Whatever signs of improvement there are, they
have to be set against the two great unresolved problems facing Spain:
dangerously high levels of debt and unemployment. Madrid revealed this week
that its public debt was on course to reach 100 per cent of GDP by the end of
next year. Some private sector economists believe that figure will rise above
110 per cent by 2018. To this must be added the vast debt load accumulated by
Spanish households and companies during the boom years – equivalent to about
200 per cent of GDP today.
Juan Rubio-Ramírez, professor of economics at
Duke University in North Carolina, points out that it is extremely rare for a
country to suffer from such high levels of both government and private debt.
“You need high growth or high inflation to make that kind of debt level
sustainable, and Spain is not likely to have either. You are in uncharted
territory here.”
Prof Rubio-Ramírez points out that Spain –
unlike Italy or Greece – still has a primary budget deficit, which means the
government is in deficit even after excluding interest payments on existing
debt. The current trajectory, he argues, leaves Spain almost no margin for
things to go wrong – and highly vulnerable to external shocks and renewed
market jitters. “When your debt is above 100 per cent of GDP, it is very easy
to come up with scenarios where debt really explodes,” he says.
Even economists who take a more sanguine view
of Spain’s debt load warn that it will serve as a drag on growth for many
years. With households, companies and the public sector all deleveraging at the
same time, domestic demand is unlikely to return to growth until 2015. Nor is
demand likely to receive much of a boost as a result of new hiring. Although
the labour market is showing signs of stabilisation, it will take many years to
bring the unemployment rate close to 20 per cent, let alone below.

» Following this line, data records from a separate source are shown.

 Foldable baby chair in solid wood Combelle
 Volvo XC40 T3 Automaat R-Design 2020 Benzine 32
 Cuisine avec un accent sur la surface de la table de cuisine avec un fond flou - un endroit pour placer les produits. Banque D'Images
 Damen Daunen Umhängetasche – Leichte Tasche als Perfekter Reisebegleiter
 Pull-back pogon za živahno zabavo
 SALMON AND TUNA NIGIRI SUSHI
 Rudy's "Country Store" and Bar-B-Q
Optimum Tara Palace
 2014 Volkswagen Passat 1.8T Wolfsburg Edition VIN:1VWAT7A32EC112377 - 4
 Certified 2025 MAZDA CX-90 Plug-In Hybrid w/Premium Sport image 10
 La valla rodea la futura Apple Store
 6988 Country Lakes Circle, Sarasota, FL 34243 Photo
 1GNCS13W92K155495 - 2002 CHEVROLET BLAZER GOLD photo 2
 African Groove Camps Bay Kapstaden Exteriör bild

“It is true that unemployment figures have
improved in recent times but it is equally true that unemployment is at such a
high level that any marginal improvement is irrelevant,” argues Santiago López,
a Madrid-based economist with Exane BNP Paribas. “Many people are no longer
actively looking for jobs and long-term unemployment already affects more than
50 per cent of the total unemployed population.”
. . .
The most likely scenario for Spain, then, is
one of slow recovery, a gradual reduction in unemployment and – eventually – a
slow decline in government and private sector debt. Growth will be held back by
the need to reduce debt at all levels of the economy, while debt reduction will
be hampered by low rates of growth. For millions of Spaniards – especially
young people, immigrants and the long-term unemployed – the coming years are
unlikely to offer much respite. For many of them, recovery will mean little
more than a vague brightening of economic prospects and perhaps the hope that
one day they too will be able to escape Spain’s shocking unemployment.
But – for all the problems – it has become
increasingly difficult to argue that Spain still marks the frontline in the
battle to save the eurozone. Today, policy makers in Brussels, Berlin and other
European capitals are far more likely to worry about political chaos in Italy,
a shaky government in Portugal, the lack of reforms in France and the prospect
of a third bailout package for Greece.
Spain has shown that it is able to maintain
political stability even in acute crisis. After much prodding and several false
starts, it has taken steps to clean up its banking regime, bring down the cost
of labour and tackle long-term challenges such as its underfunded pension
system. And while the jury is still out on most reform measures, Spain has won
itself some vital breathing space.
“The problems in Spain have been identified.
The process of correcting them has started. This process has by no means been completed
but everything we have done so far has shown us that we can do it,” says Mr
Sicilia of BBVA. “This is also important for Europe as a whole because it shows
that this can be done – that this crisis can be overcome.”
Housing: After the boom, the long recovery
Spain’s notorious housing bubble kept
inflating for more than a decade, sucking in more workers, more capital and
more land with every year that passed. At its high point in 2006 the
construction sector accounted for no less than 13 per cent of Spain’s gross
domestic product and employed 2.7m workers. That same year, Spain was
responsible for more housing starts than Germany, France, Britain and Italy
combined.
The collapse that followed was no less
spectacular. Construction today makes up just 5 per cent of Spanish output,
about 1.7m workers have lost their jobs and housing starts are roughly 95 per
cent below their peak.
House prices have dropped more than 30 per
cent from their peak but almost certainly have further to fall. The International
Monetary Fund believes prices will have to drop another 15 per cent; others are
more sceptical still, pointing out that house prices in Spain have not fallen
nearly as sharply as they did in Ireland or the US after their housing bubbles
burst.
A small but noteworthy flurry of deals over
recent months, often involving foreign private equity groups, suggests that
some investors are starting to see value in Spanish property. But analysts warn
that a broader recovery, one that would involve new hiring in the construction
sector, is still many years away. Despite the collapse in new housing starts,
about 800,000 units still remain vacant – equivalent to one empty flat or house
for every 20 households in the country.
This means Spain will have to pull itself out
of the slump without any meaningful help from the sector that was once at the
forefront of its economic rise. Along with the massive debt load and towering
unemployment, the hangover from Spain’s construction boom is a key reason
economists believe Spain will see only modest growth in the years ahead.